In quest’ultimo paragrafo si procede per riprese continue della struttura dualistica interna, immanente e assiologica, del canzoniere (negativo esistenziale e storico e positivo della rinascita impossibile). Ne citerò, in parte riassumendole e reinterpretandole, le ultime variazioni.

«Esplicitamente alla fine del poema informale, ma lungo la sua traiettoria di sfaldamento e catastrofe in relitti, l’antica spossata madre terra, incarnazione naturale dell’archetipo materno, dalla sua rugosa crisalide rinasce corporalmente nella “bambina” sempre emergente in tutto il canzoniere coppoliano dalla morte e dal nulla: “il tuo corpo leggiero in un vestito di fiori [...] nell’acquamarina della notte / e le piume gialle morbide silenziose / le delicate piume rosa della tua pelle”» (è il tratto della «pietas larica-filiale» che, rispetto alla poesia europea maudite ed esistenziale, fa la differenza di quella italiana, e in particolare di quella meridionale di Bodini e Pagano, Pierri e Cattafi).

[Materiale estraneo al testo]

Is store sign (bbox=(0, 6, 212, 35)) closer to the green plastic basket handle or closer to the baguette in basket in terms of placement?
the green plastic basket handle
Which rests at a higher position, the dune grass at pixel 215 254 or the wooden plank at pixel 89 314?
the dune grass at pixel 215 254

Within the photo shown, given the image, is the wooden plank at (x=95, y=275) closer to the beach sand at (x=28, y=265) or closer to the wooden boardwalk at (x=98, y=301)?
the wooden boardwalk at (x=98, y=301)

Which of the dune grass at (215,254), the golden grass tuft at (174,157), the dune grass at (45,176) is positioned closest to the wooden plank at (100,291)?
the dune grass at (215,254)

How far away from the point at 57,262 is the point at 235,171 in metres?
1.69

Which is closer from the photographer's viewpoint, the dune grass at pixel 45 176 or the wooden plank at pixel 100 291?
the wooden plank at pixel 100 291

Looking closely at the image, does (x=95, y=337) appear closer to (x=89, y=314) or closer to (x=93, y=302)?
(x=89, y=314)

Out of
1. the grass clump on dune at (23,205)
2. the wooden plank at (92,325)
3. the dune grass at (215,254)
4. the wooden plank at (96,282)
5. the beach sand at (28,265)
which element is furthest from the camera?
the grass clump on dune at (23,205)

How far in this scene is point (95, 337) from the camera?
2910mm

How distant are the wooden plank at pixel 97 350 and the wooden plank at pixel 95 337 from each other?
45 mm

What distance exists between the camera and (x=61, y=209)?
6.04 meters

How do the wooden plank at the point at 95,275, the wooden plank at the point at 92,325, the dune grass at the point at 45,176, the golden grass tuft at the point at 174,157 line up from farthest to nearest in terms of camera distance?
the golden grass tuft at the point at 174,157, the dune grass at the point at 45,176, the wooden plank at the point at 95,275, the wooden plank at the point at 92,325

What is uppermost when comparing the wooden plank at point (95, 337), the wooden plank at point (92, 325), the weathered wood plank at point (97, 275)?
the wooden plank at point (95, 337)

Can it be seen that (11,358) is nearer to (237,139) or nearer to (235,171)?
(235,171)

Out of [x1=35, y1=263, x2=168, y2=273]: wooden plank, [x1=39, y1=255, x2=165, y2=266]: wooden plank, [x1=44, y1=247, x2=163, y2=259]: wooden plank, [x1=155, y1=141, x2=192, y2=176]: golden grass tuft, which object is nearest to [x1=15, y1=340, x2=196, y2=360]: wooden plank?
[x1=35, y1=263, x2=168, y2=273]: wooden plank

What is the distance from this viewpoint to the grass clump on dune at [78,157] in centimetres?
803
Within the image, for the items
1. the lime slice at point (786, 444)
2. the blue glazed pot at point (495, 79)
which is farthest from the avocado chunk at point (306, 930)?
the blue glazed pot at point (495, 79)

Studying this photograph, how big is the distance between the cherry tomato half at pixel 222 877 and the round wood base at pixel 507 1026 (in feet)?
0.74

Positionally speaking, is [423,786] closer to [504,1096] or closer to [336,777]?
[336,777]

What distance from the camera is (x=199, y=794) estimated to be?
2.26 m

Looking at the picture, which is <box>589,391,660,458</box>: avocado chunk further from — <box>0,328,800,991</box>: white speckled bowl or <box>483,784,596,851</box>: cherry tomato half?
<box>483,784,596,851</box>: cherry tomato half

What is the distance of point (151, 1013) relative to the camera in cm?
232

Nell’ultima poesia pubblicata (C1b2, 7) è racchiuso il senso di una vita divisa, come una “bilancia metafisica”, fra ricorrente autodafé (“sangue d’un peccato che non ho commesso”) – che direi di razionalistica spietatezza autoanalitica, ma, pur a questo suo modo, rinviante ad un remoto condizionamento antropologico-culturale di salentina matrice cattolico-barocca – e implorazione che gli sia insegnata l’edenica perduta “grazia dei fiori e dell’acqua”, fra “il mio lucifero e il mio angelo che non potranno più riunirsi”.
Condizione, questa, di radicale contraddizione, la quale, benché comporti la condanna della “creazione” e il “rifiuto della storia”, paradossalmente «cerca di salvare “le creature del Signore” nella loro singolarità, ognuna per sé, puri enti» (affrancate dall’impostura del biblico-cristiano Signore della creazione), con un ritorno di «mistero ontologico» (che connoterei in assoluto senso naturalistico), di «aspirazione alla “grazia essenziale della cosa in sé”», e di «rendimento di “grazie per questa bilancia”», della quale il poeta – non senza metafisica ironia – dubita di esser degno.
Il libro si chiude con questa poesia a versetti, d’informale esemplarità, testamentariamente rappresentativa di una moderna coscienza dissociata, tanto più irrisolta quanto più esigente e alimentata di primarie verità impossibili; e lascia intravedere una nuova frontiera di poesia, un attingimento della parola “creatura” e della parola “cosa” oltre ogni contaminazione conoscitiva, storicamente attivo rivelandosi ancora il mito otto-novecentesco dell’eterno ritorno.